Islamists in Kashmir appropriate the issue of the rape and murder of a girl to whip up a wave of xenophobia.

A demonstration by

A NARROW path leads up to a cluster of homes perched above the village of Langate in northern Kashmir. Blue mountains form a serene backdrop to the apple orchards that stretch down the slopes as far as one can see. It is just the kind of scene that has led so many to describe Kashmir as an earthly paradise.

Twelve-and-a-half-year-old Tabinda Gani had taken this path on July 20, making her way home from school around the time of the Friday afternoon prayers. Her elder brother, himself a teacher at a local school, saw the eighth grade student and stopped to ask her if her Maths teacher had been present. She nodded and scurried on but never reached home.

Ganis naked body was found later that day. She had been beaten and raped before her throat was slit. Soon, thousands of people poured out onto the streets, protesting and demanding that the killers be caught and punished. The police in Handwara moved just as fast. Within days, four men were arrested for the crime. Two of them were ethnic-Kashmiri men from Langate, one a cobbler from Rajasthan and the fourth a carpenter from West Bengal. Jammu and Kashmir Chief Minister Ghulam Nabi Azad went on record to promise that legal means would be found to fast-track their trial.

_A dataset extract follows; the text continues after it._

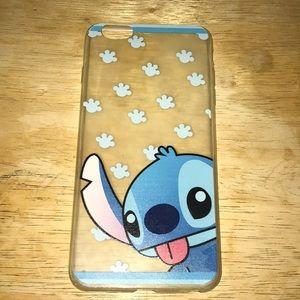 "Stitch ""Lilo and Stitch"" IPhone 6/6s Plus Case"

Yet, that did not prevent Ganis savage rape and murder from becoming the centrepiece of a battle.

Shaheed Tabinda Zindabad! That had been the slogan for protestors in Langate who continue to protest after the Friday prayers, two weeks after her death: Long live the martyr Tabinda.

On August 7, the underlying xenophobia for which the childs tragic rape and murder was appropriated made itself apparent. In Shopian district, about 55 kilometres from Srinagar, unidentified militants shot at Abdul Kalam, a migrant worker from Malda in West Bengal. The house of Farooq Ahmed Dar in Drawani village was raided and Kalam, his tenant, was dragged out, shot and left to die.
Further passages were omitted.